Conformity with AAPM TG-18 requirements for display parameters
  Conformity of primary diagnostic monitors Conformity of secondary monitors
Geometric distortion 58.1% 90.9%
Luminance response 100% 100%
Maximum luminance 74.2% 54.6%
Diffuse reflection 100% 72.7%
Resolution 100% 100%
Environmental luminance 100% 100%
Noise 22.6% 90.9%
Internal reflection (qualitative assessment) 90.3% 36.4%
Internal reflection (quantitative assessment) 9.7% 27.3%
Illuminance 41.9% 9.1%

The researchers noted the rates of conformity for all display types were highest for luminance and contrast uniformity (90.5%) and diffuse reflection (92.9%). The two lowest overall levels of conformity were quantitative assessment of internal reflection (14.3%) and illuminance (33.3%).
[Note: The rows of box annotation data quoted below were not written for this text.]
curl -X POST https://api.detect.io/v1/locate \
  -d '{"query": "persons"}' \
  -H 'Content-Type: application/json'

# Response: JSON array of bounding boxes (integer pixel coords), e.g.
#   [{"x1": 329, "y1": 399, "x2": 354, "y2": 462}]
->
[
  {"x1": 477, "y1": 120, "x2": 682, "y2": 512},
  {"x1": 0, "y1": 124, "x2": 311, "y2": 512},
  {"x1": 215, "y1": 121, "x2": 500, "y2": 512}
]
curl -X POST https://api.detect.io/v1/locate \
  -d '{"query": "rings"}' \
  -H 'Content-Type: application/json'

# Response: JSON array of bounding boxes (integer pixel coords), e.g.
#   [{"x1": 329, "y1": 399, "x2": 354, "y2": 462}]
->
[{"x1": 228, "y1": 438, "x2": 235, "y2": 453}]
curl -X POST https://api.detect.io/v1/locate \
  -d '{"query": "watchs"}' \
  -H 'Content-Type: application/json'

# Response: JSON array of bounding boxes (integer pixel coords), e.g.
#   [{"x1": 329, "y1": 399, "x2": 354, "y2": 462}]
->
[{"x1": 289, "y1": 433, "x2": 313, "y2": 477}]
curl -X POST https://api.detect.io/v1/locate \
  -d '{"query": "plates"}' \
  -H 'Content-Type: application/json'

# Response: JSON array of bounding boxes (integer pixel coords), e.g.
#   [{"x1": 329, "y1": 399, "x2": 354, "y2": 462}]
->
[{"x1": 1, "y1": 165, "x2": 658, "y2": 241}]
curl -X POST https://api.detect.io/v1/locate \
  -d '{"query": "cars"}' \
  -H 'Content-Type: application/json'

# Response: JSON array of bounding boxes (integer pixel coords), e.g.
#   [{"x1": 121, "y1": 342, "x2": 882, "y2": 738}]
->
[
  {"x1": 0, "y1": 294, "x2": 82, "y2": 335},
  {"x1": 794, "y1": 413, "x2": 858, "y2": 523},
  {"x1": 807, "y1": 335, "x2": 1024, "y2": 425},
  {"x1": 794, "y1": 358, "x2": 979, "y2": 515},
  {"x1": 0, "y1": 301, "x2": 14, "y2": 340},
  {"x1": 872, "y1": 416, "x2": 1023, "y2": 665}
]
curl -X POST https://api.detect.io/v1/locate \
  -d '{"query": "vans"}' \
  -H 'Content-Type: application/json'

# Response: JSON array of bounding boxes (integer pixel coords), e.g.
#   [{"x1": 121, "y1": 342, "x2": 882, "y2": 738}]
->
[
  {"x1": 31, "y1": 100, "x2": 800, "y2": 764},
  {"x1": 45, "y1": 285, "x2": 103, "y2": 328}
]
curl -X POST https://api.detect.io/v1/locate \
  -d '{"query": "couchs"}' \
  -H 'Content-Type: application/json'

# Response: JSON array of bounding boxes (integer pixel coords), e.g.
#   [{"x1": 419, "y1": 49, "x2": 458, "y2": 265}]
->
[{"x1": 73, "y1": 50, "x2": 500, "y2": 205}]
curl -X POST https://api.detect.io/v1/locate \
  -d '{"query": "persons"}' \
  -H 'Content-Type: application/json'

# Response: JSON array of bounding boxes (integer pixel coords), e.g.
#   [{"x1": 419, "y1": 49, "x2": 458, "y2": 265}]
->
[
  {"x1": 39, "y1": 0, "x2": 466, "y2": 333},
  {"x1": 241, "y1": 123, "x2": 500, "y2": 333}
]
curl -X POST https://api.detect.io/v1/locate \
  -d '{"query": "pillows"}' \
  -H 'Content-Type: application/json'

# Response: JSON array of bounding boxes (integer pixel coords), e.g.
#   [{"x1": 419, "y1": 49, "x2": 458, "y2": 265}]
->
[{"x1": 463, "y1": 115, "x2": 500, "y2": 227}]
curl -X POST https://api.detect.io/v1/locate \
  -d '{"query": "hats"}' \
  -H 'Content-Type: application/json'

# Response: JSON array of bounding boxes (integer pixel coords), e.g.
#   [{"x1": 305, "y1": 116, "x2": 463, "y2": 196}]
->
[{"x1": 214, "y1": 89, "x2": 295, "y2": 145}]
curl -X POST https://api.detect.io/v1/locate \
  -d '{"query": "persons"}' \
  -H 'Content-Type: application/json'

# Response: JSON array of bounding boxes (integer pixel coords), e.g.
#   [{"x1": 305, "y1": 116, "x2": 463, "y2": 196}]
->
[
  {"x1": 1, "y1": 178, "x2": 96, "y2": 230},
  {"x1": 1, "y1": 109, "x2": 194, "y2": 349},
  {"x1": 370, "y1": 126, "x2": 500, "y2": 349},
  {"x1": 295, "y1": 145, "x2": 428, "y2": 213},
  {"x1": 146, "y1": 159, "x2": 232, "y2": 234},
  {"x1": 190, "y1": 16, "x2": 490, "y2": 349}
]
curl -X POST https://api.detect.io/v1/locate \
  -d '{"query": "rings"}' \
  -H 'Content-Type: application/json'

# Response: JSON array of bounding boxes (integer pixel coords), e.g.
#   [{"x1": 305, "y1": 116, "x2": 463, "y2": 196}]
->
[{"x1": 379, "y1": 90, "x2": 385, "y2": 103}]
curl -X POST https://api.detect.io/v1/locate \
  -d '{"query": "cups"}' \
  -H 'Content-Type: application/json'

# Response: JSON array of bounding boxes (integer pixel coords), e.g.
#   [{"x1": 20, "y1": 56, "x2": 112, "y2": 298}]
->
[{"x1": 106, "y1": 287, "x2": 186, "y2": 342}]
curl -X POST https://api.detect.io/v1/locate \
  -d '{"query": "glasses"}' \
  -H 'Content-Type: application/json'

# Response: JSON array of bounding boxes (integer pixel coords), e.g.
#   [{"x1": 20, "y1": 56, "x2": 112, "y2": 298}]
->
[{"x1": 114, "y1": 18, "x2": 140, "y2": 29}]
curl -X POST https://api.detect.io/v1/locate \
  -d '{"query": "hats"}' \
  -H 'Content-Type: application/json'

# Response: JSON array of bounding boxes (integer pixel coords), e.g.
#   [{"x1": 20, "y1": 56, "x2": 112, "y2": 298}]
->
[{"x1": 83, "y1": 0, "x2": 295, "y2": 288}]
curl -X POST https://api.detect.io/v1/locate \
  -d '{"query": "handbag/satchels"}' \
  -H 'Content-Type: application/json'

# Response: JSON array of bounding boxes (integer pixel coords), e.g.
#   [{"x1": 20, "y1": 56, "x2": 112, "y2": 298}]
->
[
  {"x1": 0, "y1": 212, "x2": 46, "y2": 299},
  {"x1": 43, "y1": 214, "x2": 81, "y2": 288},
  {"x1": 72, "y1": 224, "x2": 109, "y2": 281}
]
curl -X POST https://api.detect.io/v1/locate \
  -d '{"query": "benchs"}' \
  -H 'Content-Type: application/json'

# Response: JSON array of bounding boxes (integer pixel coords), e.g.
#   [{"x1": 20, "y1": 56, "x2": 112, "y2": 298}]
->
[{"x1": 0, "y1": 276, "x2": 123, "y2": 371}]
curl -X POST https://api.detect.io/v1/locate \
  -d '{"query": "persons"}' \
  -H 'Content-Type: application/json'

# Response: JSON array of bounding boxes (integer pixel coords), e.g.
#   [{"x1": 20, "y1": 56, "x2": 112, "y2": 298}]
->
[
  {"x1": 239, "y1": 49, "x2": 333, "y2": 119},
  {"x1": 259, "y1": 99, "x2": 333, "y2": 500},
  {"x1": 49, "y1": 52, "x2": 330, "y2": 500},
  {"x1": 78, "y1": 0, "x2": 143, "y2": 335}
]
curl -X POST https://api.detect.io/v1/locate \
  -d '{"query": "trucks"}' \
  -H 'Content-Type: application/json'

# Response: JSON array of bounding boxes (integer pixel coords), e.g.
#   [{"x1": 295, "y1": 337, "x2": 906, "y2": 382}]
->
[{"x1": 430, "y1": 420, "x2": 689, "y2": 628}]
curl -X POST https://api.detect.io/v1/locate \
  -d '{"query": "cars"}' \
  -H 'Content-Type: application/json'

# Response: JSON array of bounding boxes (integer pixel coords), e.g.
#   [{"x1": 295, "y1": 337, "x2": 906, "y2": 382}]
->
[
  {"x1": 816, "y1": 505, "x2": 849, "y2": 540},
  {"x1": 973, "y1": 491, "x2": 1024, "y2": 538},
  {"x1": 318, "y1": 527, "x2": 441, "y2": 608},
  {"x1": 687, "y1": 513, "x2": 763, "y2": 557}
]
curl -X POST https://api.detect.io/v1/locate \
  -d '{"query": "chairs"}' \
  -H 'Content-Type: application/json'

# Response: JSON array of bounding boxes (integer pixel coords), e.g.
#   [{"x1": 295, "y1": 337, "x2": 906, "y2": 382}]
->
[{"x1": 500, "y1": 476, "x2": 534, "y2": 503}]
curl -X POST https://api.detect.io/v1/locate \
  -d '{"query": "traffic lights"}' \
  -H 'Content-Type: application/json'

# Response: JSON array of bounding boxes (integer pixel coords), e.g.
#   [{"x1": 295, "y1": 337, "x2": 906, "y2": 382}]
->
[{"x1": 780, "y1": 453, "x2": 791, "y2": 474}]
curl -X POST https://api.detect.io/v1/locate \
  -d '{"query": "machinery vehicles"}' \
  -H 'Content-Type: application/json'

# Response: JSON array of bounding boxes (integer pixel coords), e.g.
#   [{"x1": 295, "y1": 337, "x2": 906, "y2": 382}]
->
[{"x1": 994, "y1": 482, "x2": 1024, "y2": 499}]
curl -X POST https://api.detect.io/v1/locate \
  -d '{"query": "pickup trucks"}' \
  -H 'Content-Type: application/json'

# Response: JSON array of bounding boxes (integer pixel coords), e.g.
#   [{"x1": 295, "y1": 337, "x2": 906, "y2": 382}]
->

"Also, the percentage of conformity was higher in the primary monitors, despite that, there were no significant differences between primary and secondary diagnostic monitors," he said.

Some limitations

The results highlight some limitations in the AAPM monitor testing standard, he said. For example, conformity is considered equivalent in monitors that are near the limit, as well as in others that are far from the limit.

"[Also], many evaluations are qualitative instead of quantitative, and we had some difficulty [in scoring the qualitative tests], probably because we are not experienced enough with monitor scoring," he said.

As a result, the anatomical patterns checklist should be more precise, according to Azevedo.